No cabe duda de que estamos ante una situación pasajera y excepcional y que, cuando todo vuelva a la normalidad, las empresas tendrán la expectativa de recuperar la actividad con el menor impacto posible. Ello incluye la expectativa de recuperar las relaciones con sus clientes, proveedores y la cadena de suministro.

Una comunicación fluida y transparente contribuye a que, en situaciones de crisis, las partes negocien un ajuste en las condiciones contractuales y fortalezcan el vínculo de confianza de cara al futuro. Si un cambio en las condiciones contractuales no resulta posible, al menos crea un ámbito propicio para una solución negociada a los problemas.

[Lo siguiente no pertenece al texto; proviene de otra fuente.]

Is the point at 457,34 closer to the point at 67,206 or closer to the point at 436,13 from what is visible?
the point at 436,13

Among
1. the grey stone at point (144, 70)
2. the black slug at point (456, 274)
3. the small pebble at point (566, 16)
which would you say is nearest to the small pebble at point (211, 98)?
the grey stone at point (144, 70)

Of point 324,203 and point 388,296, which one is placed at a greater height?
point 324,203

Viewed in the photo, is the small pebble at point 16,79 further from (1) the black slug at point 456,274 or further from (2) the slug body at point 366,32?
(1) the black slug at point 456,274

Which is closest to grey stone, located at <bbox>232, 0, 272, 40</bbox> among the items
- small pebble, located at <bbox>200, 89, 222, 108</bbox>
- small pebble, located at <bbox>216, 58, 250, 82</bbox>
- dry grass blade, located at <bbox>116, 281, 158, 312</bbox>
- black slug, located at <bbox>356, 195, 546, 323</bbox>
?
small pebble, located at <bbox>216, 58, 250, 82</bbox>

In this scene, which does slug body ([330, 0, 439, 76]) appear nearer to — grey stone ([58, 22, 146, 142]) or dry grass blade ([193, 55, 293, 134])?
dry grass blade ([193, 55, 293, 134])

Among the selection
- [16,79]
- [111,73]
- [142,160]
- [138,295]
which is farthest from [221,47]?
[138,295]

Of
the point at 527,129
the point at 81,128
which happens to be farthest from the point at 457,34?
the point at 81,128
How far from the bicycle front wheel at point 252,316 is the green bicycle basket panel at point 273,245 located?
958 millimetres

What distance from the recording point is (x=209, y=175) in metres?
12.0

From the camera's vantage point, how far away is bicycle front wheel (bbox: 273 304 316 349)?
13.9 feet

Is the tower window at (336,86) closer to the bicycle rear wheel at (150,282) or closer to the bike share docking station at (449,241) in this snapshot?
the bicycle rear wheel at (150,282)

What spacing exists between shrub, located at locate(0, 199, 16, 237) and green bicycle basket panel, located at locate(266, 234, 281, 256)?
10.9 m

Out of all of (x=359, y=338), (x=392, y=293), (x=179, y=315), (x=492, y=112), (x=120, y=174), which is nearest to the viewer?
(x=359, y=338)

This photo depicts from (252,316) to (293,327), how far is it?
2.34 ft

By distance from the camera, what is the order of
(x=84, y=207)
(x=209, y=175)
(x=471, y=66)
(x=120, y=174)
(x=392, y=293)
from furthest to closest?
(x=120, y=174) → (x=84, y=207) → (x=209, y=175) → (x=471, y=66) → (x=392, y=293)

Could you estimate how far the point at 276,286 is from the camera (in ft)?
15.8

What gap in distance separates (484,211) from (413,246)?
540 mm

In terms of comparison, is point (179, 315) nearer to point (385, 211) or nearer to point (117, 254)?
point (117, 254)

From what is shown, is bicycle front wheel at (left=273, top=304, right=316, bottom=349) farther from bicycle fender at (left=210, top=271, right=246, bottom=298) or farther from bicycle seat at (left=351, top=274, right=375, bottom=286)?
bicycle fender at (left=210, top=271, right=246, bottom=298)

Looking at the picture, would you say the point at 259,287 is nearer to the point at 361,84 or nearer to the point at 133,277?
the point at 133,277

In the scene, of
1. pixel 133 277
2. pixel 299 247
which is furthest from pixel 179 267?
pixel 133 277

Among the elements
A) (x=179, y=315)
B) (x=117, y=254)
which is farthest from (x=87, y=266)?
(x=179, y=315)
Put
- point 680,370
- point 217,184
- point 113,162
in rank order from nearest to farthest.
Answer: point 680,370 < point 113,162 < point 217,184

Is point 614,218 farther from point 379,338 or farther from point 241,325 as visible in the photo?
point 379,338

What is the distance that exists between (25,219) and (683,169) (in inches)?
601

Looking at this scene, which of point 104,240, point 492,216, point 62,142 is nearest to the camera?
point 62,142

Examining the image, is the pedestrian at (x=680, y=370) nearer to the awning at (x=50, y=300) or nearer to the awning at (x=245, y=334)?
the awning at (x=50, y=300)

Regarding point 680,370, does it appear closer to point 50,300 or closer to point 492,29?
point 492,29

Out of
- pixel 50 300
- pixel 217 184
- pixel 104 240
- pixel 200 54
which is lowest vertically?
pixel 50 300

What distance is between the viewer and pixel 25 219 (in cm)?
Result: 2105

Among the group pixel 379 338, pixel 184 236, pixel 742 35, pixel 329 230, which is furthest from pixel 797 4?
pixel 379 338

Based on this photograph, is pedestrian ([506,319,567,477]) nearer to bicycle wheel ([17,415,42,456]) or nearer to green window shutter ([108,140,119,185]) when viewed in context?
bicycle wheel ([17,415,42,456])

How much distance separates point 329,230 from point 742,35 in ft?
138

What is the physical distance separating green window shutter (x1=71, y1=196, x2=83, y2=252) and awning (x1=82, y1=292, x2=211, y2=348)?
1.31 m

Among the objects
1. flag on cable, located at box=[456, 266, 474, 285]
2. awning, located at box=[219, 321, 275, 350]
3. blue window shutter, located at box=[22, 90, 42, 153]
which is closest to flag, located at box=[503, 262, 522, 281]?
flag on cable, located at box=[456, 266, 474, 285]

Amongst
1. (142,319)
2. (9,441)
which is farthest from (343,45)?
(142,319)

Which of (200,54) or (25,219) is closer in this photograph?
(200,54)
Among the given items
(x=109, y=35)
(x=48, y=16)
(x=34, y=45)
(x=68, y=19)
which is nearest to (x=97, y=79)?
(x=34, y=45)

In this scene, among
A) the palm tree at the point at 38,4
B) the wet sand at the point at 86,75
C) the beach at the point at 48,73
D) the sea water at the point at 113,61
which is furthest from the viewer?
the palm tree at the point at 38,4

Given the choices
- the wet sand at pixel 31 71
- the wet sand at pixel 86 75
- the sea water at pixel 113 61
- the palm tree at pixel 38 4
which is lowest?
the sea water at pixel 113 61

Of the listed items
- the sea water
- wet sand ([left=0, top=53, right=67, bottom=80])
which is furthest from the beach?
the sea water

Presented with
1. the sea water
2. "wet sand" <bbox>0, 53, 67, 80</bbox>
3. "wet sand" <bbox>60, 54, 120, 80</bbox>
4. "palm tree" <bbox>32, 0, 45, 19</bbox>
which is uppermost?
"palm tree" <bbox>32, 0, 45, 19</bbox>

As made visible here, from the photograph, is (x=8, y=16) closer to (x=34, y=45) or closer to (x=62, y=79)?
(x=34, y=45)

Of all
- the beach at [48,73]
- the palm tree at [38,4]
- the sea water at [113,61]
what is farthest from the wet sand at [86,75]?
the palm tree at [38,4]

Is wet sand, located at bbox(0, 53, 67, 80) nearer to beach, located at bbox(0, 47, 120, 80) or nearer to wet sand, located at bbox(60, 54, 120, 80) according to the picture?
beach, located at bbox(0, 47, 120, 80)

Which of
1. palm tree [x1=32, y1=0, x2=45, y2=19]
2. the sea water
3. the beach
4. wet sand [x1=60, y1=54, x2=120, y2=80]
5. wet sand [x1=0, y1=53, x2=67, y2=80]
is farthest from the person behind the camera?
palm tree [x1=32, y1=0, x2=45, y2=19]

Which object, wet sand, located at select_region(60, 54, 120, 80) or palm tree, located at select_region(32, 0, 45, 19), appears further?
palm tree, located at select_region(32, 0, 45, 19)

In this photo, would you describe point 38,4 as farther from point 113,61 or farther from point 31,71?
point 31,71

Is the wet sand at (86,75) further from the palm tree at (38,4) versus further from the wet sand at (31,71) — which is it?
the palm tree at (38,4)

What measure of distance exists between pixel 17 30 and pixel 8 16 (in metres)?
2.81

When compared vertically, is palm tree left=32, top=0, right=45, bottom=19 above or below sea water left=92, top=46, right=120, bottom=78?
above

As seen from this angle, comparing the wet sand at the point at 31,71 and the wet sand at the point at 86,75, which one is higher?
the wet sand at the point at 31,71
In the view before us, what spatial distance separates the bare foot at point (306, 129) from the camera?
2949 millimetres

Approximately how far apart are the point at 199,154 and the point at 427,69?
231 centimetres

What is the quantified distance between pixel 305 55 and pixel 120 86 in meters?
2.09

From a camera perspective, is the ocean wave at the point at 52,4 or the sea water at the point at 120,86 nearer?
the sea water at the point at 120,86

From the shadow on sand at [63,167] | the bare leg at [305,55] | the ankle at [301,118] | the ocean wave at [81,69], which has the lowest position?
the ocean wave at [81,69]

A la hora de responder la pregunta antes citada, tenga en cuenta las siguientes sugerencias:

  • Recuerde que la buena fe (art. 1291 del Código Civil) y la diligencia del buen hombre de negocios (arts. 83 y 391 Ley 16.060) son estándares expresamente previstos por nuestra normativa, que deben siempre inspirar no solo los compromisos comerciales, sino también el actuar del empresario en general. 
  • Mantenga una comunicación proactiva con los clientes, proveedores y demás vínculos comerciales y transmita con transparencia las posibilidades reales de ejecución de los compromisos y las posibles dificultades que se visualizan a futuro.
  • Aunque sus contratos no incluyan cláusulas de fuerza mayor ni admitan a texto expreso ser revisados en situaciones excepcionales, las partes pueden siempre, por mutuo acuerdo, rever sus condiciones. Ante una dificultad en cumplir los compromisos tal y como fueron originalmente concebidos, el desafío es ser creativo y proponer soluciones alternativas que le permitan superar las dificultades por mutuo acuerdo.
  • Documente por escrito los acuerdos alcanzados que supongan una revisión o modificación de los contratos vigentes, ya sea por suspensión de plazos, ajuste de precios, prórrogas de fechas de vencimiento, cambios en la forma de ejecución de las obligaciones, etc. De ser necesario, reconozca la imposibilidad de continuar el vínculo e intente negociar una salida consensuada.

Es necesario en tiempos de crisis preguntarse si las decisiones empresariales adoptadas en el calor del momento soportarán la prueba del tiempo, cómo impactarán en la actividad de la empresa en el mediano y largo plazo y qué efectos tendrán sobre su desempeño a futuro.

Desde el punto de vista de los compromisos comerciales, un actuar diligente y de buena fe exige, como primera medida, un análisis oportuno del impacto del COVID-19 en dichos vínculos, igual que en otras áreas de la empresa. Tras dicho análisis, se deben adoptar las medidas necesarias que permitan continuar, retomar o reconstruir en la medida de lo posible dichas relaciones tras la crisis, o de ser necesario, acordar una salida negociada. Recuerde que el silencio y la inactividad pueden aumentar la probabilidad de reclamos futuros.